**Excerpted records**:

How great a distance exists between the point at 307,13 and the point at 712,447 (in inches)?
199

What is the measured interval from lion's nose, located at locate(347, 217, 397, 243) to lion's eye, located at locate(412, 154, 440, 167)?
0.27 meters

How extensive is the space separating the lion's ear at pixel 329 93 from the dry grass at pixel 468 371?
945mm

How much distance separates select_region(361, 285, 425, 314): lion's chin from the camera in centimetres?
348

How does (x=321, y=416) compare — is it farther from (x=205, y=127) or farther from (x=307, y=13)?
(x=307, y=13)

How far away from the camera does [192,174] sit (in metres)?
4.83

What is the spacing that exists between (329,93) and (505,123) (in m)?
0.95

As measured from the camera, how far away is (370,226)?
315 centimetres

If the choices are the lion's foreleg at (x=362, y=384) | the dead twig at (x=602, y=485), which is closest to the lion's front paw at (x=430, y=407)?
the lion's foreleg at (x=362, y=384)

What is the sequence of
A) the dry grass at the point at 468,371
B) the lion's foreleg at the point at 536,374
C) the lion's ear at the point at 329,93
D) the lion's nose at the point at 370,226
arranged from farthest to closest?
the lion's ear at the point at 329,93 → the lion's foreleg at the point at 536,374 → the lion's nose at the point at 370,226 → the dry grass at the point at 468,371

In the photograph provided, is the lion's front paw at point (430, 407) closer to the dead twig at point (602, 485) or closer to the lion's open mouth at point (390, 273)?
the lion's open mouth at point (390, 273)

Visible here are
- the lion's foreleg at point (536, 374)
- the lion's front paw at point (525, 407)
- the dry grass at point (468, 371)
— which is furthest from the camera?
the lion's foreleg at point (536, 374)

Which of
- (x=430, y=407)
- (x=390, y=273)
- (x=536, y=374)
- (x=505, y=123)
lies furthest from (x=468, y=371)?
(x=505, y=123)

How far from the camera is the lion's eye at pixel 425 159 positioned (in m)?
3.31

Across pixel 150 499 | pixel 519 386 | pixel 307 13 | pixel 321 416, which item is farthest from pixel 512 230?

**What is required**:
Every record should be given again exactly.

**Exercise output**:
How great a distance exists between the point at 307,13 and the point at 712,447 (in inches)?
199

What is the measured interval from lion's nose, located at locate(347, 217, 397, 243) to lion's eye, located at locate(412, 154, 440, 167)?
0.27 meters

How extensive is the space separating the lion's ear at pixel 329 93 from the dry grass at pixel 468 371?
945mm

How much distance separates select_region(361, 285, 425, 314): lion's chin from the camera in centimetres?
348

How does (x=321, y=416) compare — is it farther from (x=205, y=127) or farther from (x=307, y=13)?
(x=307, y=13)

How far away from the camera does [192,174] sit (in metres)?
4.83

What is the spacing that exists between (329,93) and (505,123) (in m)?
0.95

As measured from the camera, how far away is (370,226)?
315 centimetres

If the choices are the lion's foreleg at (x=362, y=384) | the dead twig at (x=602, y=485), which is closest to the lion's front paw at (x=430, y=407)?
the lion's foreleg at (x=362, y=384)

What is the sequence of
A) the dry grass at the point at 468,371
B) the lion's foreleg at the point at 536,374
C) the lion's ear at the point at 329,93
D) the lion's nose at the point at 370,226
arranged from farthest to closest?
the lion's ear at the point at 329,93 → the lion's foreleg at the point at 536,374 → the lion's nose at the point at 370,226 → the dry grass at the point at 468,371

In the photograph provided, is the lion's front paw at point (430, 407) closer to the dead twig at point (602, 485) or closer to the lion's open mouth at point (390, 273)?
the lion's open mouth at point (390, 273)

Visible here are
- the lion's foreleg at point (536, 374)
- the lion's front paw at point (525, 407)
- the dry grass at point (468, 371)
— which is furthest from the camera?
the lion's foreleg at point (536, 374)

Which of
- (x=430, y=407)
- (x=390, y=273)
- (x=536, y=374)
- (x=505, y=123)
lies furthest from (x=468, y=371)?
(x=505, y=123)

How far from the camera is the lion's eye at pixel 425 159 positioned (in m)?
3.31

Across pixel 150 499 | pixel 519 386 | pixel 307 13 | pixel 321 416, which item is farthest from pixel 512 230?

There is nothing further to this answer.